Buying homes that require repair or renovation is a great way to find cheap residential real estate deals on properties that might otherwise cost 50% to 100% more if they were in pristine condition. However, while you’re certainly going to save by settling for a less-than-perfect property, you’re also taking on more responsibility because you’ll probably need to invest in numerous improvements before the home can be considered a livable residence. More specifically, here are four precautions that should be taken any time you buy a fixer up that’s in need of some TLC:
1. Have Potential Biohazards Cleaned Up Professionally
While you might consider yourself to be an excellent house cleaner, you probably don’t know how to clean up a former drug lab, chemical spill, fire damage, or other potential biohazard. If you know the home’s history or there’s evidence to suggest that there’s a need for professional clean-up services, don’t try to cut corners by doing it yourself.
2. Have Electrical Wiring Checked By an Electrician
If the home is in pretty bad shape, there’s a possibility that the wiring might have been damaged by rodents, termites, flood damage, or just lack of maintenance over the years. The last thing you want is for your investment to go up in smoke due to an electrical fire. While your homeowners insurance may cover the cost of repairs, it’s better to make sure the place is electrically sound as soon as the sale is closed.
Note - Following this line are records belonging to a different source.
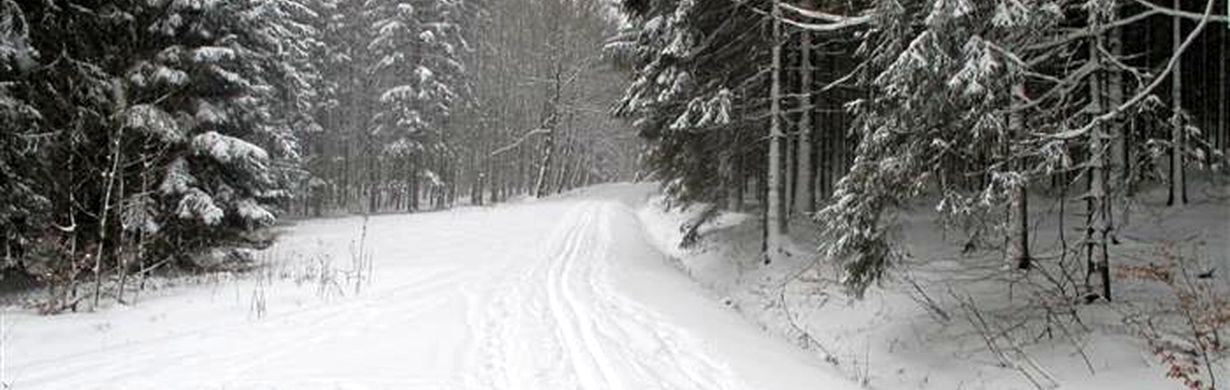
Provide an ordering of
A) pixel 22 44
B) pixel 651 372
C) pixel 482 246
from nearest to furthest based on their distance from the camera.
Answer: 1. pixel 651 372
2. pixel 22 44
3. pixel 482 246

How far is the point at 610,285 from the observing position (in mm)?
14164

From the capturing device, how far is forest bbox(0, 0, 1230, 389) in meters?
8.55

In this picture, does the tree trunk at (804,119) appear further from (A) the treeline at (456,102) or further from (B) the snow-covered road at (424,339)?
(A) the treeline at (456,102)

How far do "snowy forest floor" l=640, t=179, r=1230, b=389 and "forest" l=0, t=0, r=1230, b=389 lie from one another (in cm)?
11

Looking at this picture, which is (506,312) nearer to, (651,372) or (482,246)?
(651,372)

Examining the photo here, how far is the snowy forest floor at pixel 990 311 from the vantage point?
8859 mm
3. Have a Professional Plumbing Service Check the Pipes and Septic Tank
Plumbing is another issue that you don’t want to leave unchecked and you may not want to handle this yourself. After buying the home, have a plumbing service conduct a thorough inspection of the pipes to determine if there’s a need for any crucial maintenance or repairs. This will save you the hassle of having to face these costs unexpectedly later on. However, be cautious when selecting a plumber, as some unethical service providers may attempt to charge you exuberant fees for repairs that don’t need to be done.
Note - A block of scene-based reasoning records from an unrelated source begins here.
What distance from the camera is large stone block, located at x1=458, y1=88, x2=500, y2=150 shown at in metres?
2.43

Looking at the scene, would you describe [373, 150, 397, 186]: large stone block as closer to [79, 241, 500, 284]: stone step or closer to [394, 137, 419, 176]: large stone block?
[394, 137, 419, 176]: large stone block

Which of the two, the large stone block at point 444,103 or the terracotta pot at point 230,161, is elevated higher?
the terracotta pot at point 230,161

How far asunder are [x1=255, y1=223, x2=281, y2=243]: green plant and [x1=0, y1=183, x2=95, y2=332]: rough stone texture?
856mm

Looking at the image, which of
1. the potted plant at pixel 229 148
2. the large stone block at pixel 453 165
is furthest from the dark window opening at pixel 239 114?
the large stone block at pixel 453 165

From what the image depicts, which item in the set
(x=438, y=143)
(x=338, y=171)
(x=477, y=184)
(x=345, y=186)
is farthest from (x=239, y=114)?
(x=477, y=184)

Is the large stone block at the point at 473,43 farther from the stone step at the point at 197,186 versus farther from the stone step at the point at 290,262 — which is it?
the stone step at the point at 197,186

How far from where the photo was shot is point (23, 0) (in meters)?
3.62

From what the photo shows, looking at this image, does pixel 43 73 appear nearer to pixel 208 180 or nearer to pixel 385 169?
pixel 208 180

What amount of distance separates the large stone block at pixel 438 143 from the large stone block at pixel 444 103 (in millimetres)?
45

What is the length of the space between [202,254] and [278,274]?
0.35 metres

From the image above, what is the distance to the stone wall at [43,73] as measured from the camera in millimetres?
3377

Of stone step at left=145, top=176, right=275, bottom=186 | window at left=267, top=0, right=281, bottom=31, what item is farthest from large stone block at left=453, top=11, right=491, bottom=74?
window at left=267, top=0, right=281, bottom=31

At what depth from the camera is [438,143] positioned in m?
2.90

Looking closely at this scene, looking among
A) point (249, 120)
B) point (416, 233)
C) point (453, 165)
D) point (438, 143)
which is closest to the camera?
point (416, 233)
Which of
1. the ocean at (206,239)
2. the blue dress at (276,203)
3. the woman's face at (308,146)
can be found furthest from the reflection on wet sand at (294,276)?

4. Have the Home Checked for Hazardous Building Materials
If the home is older and isn’t in good shape, chances are it may contain some older building materials that are no longer considered safe. For example, there may be lead in some of the paint or there could be asbestos in the insulation. You may want to have a health & safety professional inspect your home for the presence of such hazards.
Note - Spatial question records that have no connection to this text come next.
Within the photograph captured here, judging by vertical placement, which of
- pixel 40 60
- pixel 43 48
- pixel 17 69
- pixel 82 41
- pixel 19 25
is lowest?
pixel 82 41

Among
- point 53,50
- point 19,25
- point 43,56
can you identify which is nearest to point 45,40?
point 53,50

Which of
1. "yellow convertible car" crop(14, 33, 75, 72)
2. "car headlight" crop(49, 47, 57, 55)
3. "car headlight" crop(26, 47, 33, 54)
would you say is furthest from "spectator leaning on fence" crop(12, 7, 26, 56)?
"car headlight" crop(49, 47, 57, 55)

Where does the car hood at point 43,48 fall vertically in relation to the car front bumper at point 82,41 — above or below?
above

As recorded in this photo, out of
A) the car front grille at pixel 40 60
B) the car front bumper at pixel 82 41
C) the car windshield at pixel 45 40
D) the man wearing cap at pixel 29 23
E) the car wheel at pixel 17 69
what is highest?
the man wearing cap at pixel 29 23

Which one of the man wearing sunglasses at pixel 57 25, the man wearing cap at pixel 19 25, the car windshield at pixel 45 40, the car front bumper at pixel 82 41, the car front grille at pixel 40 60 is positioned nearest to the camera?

These Steps are Essential Whether You Plan on Renting, Selling, or Living in the Home
Regardless of what you plan on doing with the property, you can’t reasonably have someone else or yourself living in a building that hasn’t been checked for the above issues. Many times, checking for these problems will be considered part of the seller’s due diligence, which means it’s their duty to have such inspections conducted to ensure the home isn’t condemnable before selling it to another party.